» DIRECTIONS FOR THIS TASK: Copy the Beijing hutongs article from "By Oliver Wainwright" up to and including "something is different.", swapping "songbird" out for "parrot".

» SOURCE DOCUMENT:
MCLC: urban acupuncture

Denton, Kirk denton.2 at osu.edu
Fri Oct 4 10:11:02 EDT 2013


MCLC LIST
From: kirk (denton.2 at osu.edu)
Subject: urban acupuncture
***********************************************************

Source: The Guardian (10/2/13):
http://www.theguardian.com/artanddesign/architecture-design-blog/2013/oct/0
2/beijing-design-week-china-hutongs-preservation

Designers use 'urban acupuncture' to revive Beijing's historic hutongs
Beijing Design Week sees architects launch 'micro-interventions' in one of
the capital's oldest neighbourhoods. But are their good intentions having
the right effect?
By Oliver Wainwright

A plastic fan whirrs above a mountain of tripe, keeping hungry flies away,
while pancakes sizzle on a hotplate across the street. A tricycle cart
laden with coal careers around a corner, narrowly missing an elderly
resident taking his caged songbird out for a stroll, while a construction
worker sits on the corner, slurping noodles from a bag. It could be any
other day in the hutongs of Beijing's Dashilar neighbourhood, but this
week something is different.

Down the lane, a cloud of golden discs erupts from the rooftop of one
courtyard house, spilling out to form a canopy above the street. Coloured
concrete stools dot the roadside, while giant cushions shaped like roast
duck and fresh sushi fill a shop window. A taxi trike trundles down the
road, providing not transport but a mobile logo-design service. Beijing
Design Week <http://www.bjdw.org/?lang=en> (BJDW) has arrived, and it's
brought the “pop-up” concept to one of the Chinese capital's oldest
communities.

» GIVEN ENTRIES:
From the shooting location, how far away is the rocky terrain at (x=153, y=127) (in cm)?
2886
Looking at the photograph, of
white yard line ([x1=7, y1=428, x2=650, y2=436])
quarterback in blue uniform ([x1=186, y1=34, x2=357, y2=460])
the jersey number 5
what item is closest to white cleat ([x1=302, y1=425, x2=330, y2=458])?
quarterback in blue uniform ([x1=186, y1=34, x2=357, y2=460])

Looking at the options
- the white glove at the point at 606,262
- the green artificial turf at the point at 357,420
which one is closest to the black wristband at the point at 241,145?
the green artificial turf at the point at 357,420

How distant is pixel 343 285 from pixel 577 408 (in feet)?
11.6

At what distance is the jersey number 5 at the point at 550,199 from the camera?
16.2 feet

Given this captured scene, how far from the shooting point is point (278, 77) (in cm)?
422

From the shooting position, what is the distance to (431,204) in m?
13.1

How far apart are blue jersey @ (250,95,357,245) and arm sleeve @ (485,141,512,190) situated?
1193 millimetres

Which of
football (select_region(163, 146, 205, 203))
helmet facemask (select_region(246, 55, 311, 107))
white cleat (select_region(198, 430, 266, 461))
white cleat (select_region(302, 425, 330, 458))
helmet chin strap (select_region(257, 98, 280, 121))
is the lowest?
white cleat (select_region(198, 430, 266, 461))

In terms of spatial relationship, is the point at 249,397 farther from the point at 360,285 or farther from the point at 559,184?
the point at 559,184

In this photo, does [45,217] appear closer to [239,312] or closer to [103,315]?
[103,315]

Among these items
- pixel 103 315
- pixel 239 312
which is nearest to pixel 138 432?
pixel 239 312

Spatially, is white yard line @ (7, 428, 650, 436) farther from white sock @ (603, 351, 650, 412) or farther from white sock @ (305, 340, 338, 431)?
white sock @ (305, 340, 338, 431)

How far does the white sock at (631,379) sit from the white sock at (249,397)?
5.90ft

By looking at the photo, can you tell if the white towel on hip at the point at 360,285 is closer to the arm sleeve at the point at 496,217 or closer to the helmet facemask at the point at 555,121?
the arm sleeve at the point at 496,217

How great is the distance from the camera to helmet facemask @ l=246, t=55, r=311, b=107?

» SOLUTION TO THE PROBLEM:
By Oliver Wainwright

A plastic fan whirrs above a mountain of tripe, keeping hungry flies away,
while pancakes sizzle on a hotplate across the street. A tricycle cart
laden with coal careers around a corner, narrowly missing an elderly
resident taking his caged parrot out for a stroll, while a construction
worker sits on the corner, slurping noodles from a bag. It could be any
other day in the hutongs of Beijing's Dashilar neighbourhood, but this
week something is different.